There's an article in the new issue of Out Magazine called, "Has Manhunt Destroyed Gay Culture?" and yesterday it was in the news that the owner of Manhunt is a Republican who has donated money to John McCain's campaign. All the gay blogs are talking about it.
I'll offer a couple random thoughts (which I posted as a comment to the post in The New Gay). There are so many aspects of this issue -- cultural, personal, political -- that it's hard to tease out a point of view.
Just think about two guys cruising Manhunt: one is there because he's deeply ashamed, married and closeted, desperate for the touch of another man, and this is the only way he knows.
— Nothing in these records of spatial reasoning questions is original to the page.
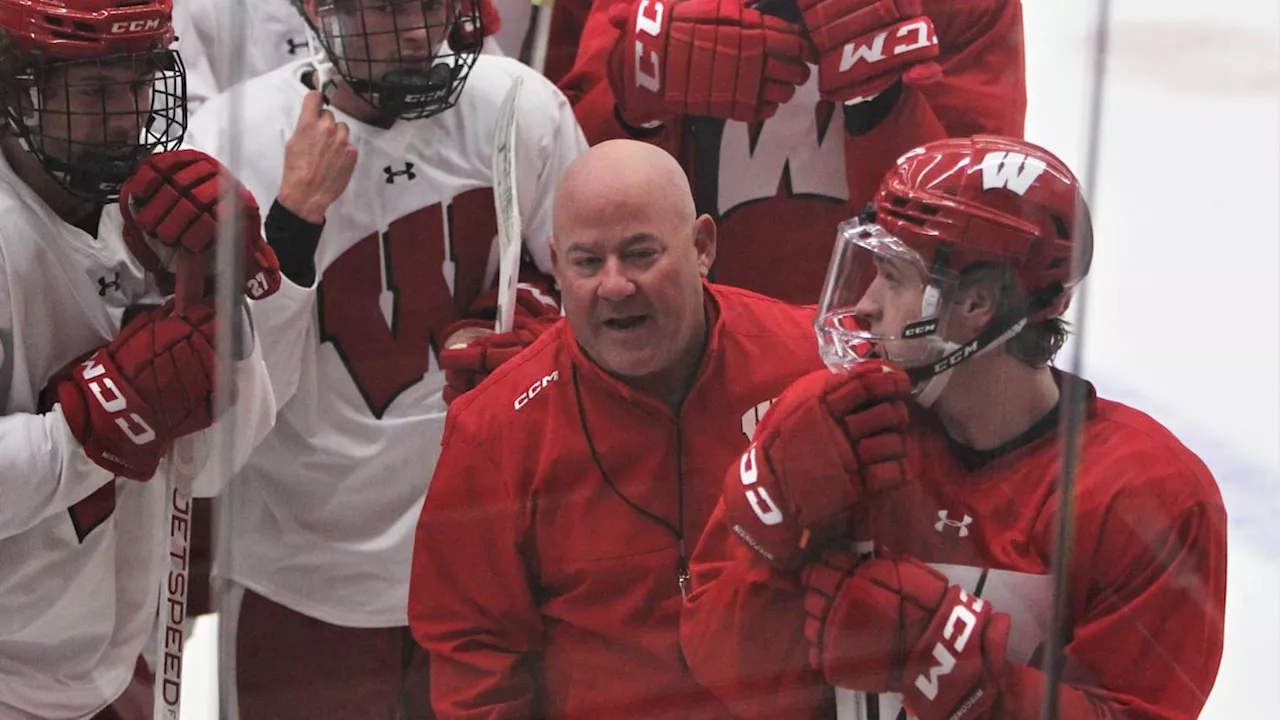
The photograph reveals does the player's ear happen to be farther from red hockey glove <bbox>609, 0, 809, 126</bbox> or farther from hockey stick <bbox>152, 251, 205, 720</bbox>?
hockey stick <bbox>152, 251, 205, 720</bbox>

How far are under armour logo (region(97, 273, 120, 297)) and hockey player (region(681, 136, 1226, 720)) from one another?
79cm

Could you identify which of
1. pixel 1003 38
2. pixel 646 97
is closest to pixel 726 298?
pixel 646 97

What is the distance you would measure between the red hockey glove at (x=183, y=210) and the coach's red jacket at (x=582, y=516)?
30 cm

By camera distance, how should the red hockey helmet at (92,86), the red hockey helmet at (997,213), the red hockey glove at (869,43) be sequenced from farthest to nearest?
1. the red hockey helmet at (92,86)
2. the red hockey glove at (869,43)
3. the red hockey helmet at (997,213)

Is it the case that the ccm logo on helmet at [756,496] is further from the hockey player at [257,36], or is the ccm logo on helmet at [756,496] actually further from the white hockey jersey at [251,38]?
the white hockey jersey at [251,38]

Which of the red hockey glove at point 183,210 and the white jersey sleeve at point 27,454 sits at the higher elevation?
the red hockey glove at point 183,210

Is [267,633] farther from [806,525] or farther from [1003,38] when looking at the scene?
[1003,38]

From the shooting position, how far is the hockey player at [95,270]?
1862mm

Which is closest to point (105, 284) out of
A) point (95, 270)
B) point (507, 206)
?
point (95, 270)

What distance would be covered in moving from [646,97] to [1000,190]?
43cm

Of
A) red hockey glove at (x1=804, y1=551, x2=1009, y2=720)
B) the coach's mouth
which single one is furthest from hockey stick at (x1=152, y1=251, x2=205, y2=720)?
red hockey glove at (x1=804, y1=551, x2=1009, y2=720)

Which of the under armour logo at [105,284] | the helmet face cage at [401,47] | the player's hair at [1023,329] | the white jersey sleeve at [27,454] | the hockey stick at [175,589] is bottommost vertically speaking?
the hockey stick at [175,589]

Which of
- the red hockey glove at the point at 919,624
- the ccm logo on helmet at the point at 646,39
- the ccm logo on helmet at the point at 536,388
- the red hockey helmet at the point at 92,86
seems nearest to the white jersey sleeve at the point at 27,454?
the red hockey helmet at the point at 92,86

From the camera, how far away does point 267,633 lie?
79.7 inches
The other one is Out, sex-positive, and believes that sex is a political act and a fundamental right. (I think you get the same extremes with people who cruise parks or public bathrooms.) Pride is not the opposite of shame, it's the other side of the coin.
There's also a practical consideration. Heterosexual men live in a world where 97% of the women they encounter could at least theoretically, potentially be attracted to them. Homosexual men live in a world where 97% of the men they encounter would not under any circumstances be attracted to them and in fact a large percentage of them would be hostile or repulsed by the suggestion. As gay men, we look for and create situations where the probability of sex is higher. We want better odds.
We need places to find each other, and it's easier to sit in front of the computer at home than it is to sit in a bar. The Internet is a horny man's dream come true. But I don't think I like this development. Alcoholics are much more fun than Internet addicts.